Mongin compares the public square — occasionally reclaimed from virtuality out of political need — with the street, “automatically considered the ideal public space”, yet increasingly given over to well-meant attempts to revive “village spirit”, as authorities occupy streets with festivals, leaving nowhere for “the anonymity dear to Baudelaire”.

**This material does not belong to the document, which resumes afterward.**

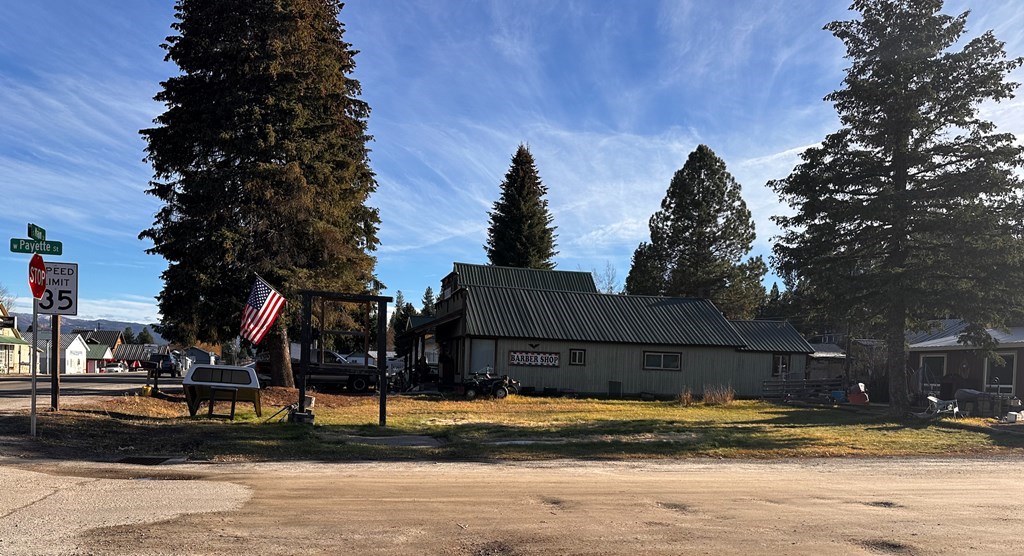 301 South Main Street Cascade, ID 83611 - Photo 11 of 12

Pedestrianism: Cynthia Ghorra-Gobin takes issue with “new discourse favouring ‘soft’ transport” — walking. We are losing the public spaces that are genuinely public, in which all kinds of unregulated and connected walking could be done, she argues. Neither shopping malls nor “historic centres” are ideal for the untrammelled walking politicians should have in mind when promoting pedestrianism, she argues; today, “pedestrians are restricted to the realm of heritage zones”. Meanwhile, privately-owned public spaces abound, further widening the gap between the public and political, and the private and commercial. The fragmentation of public space is mirrored in politics, argues Ghorra-Gobin. The solution: a state-metropolitan partnership channelling “subtle alchemy between the national and the local”.
International law: Mireille Delmas-Marty and Alain Supiot debate the pros and cons of the internationalization of law. European countries, they argue, are right to fear loss of legal sovereignty to greater and unregulated international forces. However, their notion that this is a worldwide experience, the dominant trajectory for most countries, is mistaken: “The US, Brazil, India, China and Russia have largely escaped internationalization of their law.” “Europe’s bad example sees it widely derided as a legal monster”, writes Mireille Delmas-Marty.